Mob Performance Forgiveness

There’s always one asshole that has to ruin the game for everyone else.

This is the guy who, not one minute into your Random Battleground, announces that everyone sucks and you’re going to lose because there’s too much fail and Horde loses each and every BG he’s ever been in. Or the tank in your Random Dungeon who keeps spamming the Recount logs after every kill, then bails on a group that’s competently pushing through a dungeon because you clearly aren’t worth his time. It’s even the guy in your raid who throws a tantrum after a wipe and ragequits because everybody else is too horrible to be around.

But why do these people exist? And worse, why do we put up with them? Animals sure as hell don’t put up with this kind of behavior. If one wolf in a pack acts up, the others put him in his place. And if he doesn’t take well to this new hierarchy, he’s banished from the group.
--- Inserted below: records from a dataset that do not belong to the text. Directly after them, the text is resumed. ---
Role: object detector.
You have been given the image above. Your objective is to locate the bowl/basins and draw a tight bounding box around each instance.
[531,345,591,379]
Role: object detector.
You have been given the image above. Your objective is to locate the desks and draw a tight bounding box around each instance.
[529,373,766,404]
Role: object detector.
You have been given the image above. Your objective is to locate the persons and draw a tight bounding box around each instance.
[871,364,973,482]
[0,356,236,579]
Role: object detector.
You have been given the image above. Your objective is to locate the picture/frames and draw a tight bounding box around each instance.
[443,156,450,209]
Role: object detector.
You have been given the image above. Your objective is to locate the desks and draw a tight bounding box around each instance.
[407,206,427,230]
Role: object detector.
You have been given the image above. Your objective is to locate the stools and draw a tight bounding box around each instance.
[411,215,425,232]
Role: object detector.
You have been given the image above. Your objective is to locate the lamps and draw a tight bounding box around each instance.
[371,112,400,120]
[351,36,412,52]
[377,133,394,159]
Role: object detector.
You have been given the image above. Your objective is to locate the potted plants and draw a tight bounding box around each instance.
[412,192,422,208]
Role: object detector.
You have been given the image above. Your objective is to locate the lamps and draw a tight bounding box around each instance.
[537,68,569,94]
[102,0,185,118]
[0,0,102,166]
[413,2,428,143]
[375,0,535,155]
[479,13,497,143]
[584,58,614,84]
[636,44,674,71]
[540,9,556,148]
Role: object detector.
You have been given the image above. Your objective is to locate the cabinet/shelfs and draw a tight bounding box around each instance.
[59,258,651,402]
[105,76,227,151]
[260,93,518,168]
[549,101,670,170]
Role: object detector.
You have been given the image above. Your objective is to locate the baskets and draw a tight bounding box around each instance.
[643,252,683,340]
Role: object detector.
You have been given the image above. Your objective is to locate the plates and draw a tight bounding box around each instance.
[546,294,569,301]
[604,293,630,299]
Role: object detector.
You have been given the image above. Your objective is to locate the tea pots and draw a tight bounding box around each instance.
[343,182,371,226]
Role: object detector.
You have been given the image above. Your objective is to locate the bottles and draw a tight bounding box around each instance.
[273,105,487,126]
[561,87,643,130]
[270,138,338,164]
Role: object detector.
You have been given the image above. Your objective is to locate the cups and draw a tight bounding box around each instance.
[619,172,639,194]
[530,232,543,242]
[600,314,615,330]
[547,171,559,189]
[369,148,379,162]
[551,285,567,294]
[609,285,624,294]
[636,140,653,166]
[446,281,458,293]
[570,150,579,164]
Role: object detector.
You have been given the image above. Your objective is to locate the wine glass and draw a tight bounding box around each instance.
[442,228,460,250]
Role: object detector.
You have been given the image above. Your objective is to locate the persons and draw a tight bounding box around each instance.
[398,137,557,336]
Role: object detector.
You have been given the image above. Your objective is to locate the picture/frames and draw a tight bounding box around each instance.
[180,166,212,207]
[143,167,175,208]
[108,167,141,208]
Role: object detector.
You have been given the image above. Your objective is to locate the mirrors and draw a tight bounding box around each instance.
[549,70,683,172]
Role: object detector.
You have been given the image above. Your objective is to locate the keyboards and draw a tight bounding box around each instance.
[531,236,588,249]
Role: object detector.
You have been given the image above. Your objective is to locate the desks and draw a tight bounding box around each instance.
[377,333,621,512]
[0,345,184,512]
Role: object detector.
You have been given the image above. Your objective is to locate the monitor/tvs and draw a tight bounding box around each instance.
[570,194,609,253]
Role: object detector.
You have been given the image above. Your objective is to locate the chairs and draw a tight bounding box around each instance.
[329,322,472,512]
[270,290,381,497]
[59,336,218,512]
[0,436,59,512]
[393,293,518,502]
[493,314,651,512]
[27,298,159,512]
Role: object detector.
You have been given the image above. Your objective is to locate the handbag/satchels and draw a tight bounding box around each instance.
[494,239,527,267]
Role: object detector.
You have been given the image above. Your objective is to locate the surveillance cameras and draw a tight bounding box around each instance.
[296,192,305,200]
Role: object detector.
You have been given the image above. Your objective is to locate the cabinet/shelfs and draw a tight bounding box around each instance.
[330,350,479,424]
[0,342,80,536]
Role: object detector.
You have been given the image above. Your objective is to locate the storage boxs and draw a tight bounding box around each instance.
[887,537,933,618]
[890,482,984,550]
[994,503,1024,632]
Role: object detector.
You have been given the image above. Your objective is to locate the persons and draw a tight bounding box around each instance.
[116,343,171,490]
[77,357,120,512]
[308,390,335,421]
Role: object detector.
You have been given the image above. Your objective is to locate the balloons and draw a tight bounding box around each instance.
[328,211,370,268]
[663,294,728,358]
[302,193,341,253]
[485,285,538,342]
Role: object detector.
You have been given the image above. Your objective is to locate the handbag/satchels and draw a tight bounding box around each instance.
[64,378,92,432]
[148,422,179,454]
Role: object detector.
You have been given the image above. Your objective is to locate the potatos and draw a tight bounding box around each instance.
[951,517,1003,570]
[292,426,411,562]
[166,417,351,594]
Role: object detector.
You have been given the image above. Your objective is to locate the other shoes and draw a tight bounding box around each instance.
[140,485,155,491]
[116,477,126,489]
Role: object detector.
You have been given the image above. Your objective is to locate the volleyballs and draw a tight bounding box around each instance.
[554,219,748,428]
So why do we as humans stand around and take it? Why are we taught to ignore these people instead of retaliating?

Consider the following scenario that a friend of mine recently shared with me: You’ve queued into the Dragon Soul raid using the Raid Finder tool. Immediately you find the group bickering over which ooze should be killed first. The raid leader decides it should be purple, then green, then yellow, but one hunter keeps undermining that ruling.

In the back of your mind, you know he’s wrong. He probably knows he’s wrong, too, but he keeps spamming his preferred kill order. When the boss is pulled, the raid is split in half on which ooze they should be killing. While the raid leader calmly reiterates the kill order, the hunter starts berating the raid as a whole, even going so far as to call out individual people on Vent for supposedly killing the wrong ooze.

He’s still being an asshole thirty minutes later. He’s done nothing but put down the raid and it honestly seems like he wants everyone to fail. Before every attempt he bitches and moans about how much everyone sucks and how much you’re wasting his time, but he doesn’t bother to leave.

So you decide to do him a favor, and kick his ass out of the raid. You initiate the vote to kick, but an overwhelming majority of the raid doesn’t pass it. He’s still going off in raid chat and Vent, and you’re sitting there completely dumbfounded, wondering why your fellow raiders are willing to take this shit.

Then you take a look at Recount, and he’s listed as far and away the top DPS. When you ask everyone else why they didn’t vote him off the island, the majority will concede that yes, he’s a jerk. But he’s a productive jerk.

Don’t think it’s possible that so many people would put up with such astoundingly bad behavior because the instigator actually contributes something? Think again. A study published in the American Sociological Review concludes that whole groups of people are willing to tolerate bad behavior if they view the offender as competent and motivated.

Think about it: Whenever a group gangs up on someone who’s trolling, it’s usually because that person is exposing some personal flaw. They’re last in DPS. They haven’t scored a single HK. They’re not contributing to the success of the group, so they’re attacked until they’re forced out one way or another. But if that person has the highest healing done thus far or busting up recount meters in PvE, suddenly it’s far less likely that anyone will speak up. And whoever does decide to say something is met with a resounding lack of support from the group as a whole.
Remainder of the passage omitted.